======== Information supplied
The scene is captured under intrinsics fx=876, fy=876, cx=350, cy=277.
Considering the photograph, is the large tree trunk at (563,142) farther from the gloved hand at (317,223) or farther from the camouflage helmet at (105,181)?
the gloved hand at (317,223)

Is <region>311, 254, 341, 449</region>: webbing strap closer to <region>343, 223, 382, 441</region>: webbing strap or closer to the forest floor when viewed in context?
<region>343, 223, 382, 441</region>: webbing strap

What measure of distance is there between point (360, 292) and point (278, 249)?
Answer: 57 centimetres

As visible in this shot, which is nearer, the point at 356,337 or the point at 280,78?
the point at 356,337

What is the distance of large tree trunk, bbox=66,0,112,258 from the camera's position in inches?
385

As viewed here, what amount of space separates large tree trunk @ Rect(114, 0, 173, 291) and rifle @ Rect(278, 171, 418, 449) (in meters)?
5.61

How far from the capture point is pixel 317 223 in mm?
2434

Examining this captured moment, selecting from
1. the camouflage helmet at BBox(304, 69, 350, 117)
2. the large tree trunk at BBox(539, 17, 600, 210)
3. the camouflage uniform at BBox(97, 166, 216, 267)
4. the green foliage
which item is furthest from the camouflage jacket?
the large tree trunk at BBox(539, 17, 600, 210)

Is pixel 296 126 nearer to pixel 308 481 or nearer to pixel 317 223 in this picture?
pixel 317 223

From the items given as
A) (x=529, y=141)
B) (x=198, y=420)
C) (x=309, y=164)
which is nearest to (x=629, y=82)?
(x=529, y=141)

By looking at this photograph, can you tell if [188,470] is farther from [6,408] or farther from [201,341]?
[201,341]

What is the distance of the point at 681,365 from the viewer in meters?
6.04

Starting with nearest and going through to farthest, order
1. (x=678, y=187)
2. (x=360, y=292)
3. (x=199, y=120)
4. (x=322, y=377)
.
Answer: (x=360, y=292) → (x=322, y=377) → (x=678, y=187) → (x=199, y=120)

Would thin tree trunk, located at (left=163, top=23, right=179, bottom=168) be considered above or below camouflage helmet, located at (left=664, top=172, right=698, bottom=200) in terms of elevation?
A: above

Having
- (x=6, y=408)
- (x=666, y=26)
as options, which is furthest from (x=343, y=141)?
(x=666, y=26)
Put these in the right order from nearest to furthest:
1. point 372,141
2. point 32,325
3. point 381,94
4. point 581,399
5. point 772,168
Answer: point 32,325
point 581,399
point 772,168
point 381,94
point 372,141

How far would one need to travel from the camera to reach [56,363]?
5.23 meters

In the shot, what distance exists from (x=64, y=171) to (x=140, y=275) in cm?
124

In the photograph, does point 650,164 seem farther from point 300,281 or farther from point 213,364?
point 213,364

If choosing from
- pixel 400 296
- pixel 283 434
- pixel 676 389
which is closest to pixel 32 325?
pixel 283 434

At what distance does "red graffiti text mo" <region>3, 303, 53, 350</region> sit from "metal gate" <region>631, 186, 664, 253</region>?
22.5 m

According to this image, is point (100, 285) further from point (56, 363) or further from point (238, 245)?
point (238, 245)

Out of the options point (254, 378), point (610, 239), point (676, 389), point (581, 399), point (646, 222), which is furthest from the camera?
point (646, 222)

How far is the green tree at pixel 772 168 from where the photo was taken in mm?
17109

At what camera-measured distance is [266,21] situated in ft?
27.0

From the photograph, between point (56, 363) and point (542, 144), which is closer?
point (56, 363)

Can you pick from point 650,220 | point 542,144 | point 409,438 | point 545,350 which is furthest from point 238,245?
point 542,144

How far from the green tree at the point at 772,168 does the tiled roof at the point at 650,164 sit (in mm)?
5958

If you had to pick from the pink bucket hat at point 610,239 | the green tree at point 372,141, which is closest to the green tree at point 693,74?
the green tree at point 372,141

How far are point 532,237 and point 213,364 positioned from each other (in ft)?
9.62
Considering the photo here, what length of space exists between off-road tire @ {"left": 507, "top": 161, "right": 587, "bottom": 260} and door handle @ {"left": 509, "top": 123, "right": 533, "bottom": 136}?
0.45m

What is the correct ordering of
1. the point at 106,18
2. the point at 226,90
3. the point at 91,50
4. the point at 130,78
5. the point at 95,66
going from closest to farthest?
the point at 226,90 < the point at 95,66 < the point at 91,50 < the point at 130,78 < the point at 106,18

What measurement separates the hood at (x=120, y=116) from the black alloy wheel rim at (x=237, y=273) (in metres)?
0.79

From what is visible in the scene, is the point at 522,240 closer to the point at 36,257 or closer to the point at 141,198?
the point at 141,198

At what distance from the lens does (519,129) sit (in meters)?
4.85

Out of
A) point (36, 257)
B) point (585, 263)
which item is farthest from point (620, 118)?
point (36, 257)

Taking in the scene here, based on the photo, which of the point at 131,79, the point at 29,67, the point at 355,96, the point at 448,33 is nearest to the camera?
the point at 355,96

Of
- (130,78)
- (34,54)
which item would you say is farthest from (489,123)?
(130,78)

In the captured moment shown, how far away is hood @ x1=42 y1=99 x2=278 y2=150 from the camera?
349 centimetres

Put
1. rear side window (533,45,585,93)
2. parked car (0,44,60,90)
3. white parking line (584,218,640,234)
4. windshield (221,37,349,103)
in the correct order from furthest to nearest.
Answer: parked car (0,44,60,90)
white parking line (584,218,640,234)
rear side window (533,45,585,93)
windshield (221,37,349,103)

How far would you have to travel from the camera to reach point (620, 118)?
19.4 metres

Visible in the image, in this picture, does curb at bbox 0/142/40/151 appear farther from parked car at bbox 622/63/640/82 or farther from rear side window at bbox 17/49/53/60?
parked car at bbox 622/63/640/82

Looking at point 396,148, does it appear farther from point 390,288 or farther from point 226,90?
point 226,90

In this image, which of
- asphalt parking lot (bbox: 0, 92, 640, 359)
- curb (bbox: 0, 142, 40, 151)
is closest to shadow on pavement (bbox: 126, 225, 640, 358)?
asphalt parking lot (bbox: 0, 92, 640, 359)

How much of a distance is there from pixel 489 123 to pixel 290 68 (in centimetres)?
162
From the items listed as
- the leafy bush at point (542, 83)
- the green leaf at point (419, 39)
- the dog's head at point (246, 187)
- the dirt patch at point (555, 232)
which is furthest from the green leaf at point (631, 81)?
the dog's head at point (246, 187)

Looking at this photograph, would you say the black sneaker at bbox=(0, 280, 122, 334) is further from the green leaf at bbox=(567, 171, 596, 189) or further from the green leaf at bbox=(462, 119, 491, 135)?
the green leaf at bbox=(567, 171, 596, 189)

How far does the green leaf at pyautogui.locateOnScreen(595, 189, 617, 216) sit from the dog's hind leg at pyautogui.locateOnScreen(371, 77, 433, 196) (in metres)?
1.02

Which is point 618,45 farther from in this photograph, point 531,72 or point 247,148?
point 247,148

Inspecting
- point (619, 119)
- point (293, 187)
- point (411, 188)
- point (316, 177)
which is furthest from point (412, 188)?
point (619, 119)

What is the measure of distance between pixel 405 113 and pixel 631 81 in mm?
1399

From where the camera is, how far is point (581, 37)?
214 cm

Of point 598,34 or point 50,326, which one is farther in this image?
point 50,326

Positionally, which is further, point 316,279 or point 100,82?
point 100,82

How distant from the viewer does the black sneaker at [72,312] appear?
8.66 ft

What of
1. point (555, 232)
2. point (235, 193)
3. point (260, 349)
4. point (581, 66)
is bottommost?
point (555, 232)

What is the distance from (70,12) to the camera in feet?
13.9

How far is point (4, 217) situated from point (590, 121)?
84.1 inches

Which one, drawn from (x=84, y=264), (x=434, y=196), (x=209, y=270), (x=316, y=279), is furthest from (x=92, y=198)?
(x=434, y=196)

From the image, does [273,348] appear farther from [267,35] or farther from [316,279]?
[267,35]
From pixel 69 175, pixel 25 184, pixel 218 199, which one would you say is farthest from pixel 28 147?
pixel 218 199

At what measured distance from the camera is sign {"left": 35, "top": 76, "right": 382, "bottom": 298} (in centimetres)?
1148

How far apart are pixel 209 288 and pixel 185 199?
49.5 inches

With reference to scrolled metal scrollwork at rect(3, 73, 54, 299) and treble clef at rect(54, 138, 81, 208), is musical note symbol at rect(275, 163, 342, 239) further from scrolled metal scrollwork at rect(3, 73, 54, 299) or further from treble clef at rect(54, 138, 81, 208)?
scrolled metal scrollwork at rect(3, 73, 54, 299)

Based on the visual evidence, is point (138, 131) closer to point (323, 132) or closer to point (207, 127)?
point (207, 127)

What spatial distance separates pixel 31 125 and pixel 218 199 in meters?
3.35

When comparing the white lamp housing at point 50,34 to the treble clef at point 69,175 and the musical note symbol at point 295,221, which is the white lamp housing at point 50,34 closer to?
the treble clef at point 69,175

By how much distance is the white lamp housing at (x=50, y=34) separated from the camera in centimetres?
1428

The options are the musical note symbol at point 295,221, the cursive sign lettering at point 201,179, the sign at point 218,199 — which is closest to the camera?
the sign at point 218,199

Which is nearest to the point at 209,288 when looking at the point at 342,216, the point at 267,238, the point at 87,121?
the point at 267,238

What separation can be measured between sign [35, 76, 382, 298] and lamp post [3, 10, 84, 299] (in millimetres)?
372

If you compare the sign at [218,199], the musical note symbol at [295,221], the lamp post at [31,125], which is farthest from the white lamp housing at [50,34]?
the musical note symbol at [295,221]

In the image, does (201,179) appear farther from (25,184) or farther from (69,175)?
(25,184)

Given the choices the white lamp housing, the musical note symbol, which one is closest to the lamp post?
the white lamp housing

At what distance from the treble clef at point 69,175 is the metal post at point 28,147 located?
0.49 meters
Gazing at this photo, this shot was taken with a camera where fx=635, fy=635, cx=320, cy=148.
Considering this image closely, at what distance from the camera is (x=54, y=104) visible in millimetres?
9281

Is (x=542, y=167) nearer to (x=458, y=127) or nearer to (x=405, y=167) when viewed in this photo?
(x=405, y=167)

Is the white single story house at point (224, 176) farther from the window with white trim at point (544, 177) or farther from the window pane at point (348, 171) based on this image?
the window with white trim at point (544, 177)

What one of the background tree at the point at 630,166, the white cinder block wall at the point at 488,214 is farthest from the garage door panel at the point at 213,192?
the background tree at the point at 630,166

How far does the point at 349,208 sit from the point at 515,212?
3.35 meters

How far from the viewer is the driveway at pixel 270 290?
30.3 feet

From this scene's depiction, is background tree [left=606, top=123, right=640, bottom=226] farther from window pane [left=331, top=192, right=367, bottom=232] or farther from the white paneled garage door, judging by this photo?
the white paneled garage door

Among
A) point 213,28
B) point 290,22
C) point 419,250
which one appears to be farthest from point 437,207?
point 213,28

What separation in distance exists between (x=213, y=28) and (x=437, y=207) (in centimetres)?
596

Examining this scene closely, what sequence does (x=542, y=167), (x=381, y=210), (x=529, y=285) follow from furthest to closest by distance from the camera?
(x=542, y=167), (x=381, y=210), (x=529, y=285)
================
→ Goal:
Pull out the lines of the data from the line with "At what distance from the treble" to the line with "3.35 meters", both included, and copy them word for word.

→ Written solution:
At what distance from the treble clef at point 69,175 is the metal post at point 28,147 located?
0.49 meters
Gazing at this photo, this shot was taken with a camera where fx=635, fy=635, cx=320, cy=148.
Considering this image closely, at what distance from the camera is (x=54, y=104) visible in millimetres?
9281

Is (x=542, y=167) nearer to (x=458, y=127) or nearer to (x=405, y=167) when viewed in this photo?
(x=405, y=167)

Is the white single story house at point (224, 176) farther from the window with white trim at point (544, 177) or farther from the window pane at point (348, 171) based on this image?
the window with white trim at point (544, 177)

What one of the background tree at the point at 630,166, the white cinder block wall at the point at 488,214 is farthest from the garage door panel at the point at 213,192?
the background tree at the point at 630,166

How far does the point at 349,208 sit from the point at 515,212?
3.35 meters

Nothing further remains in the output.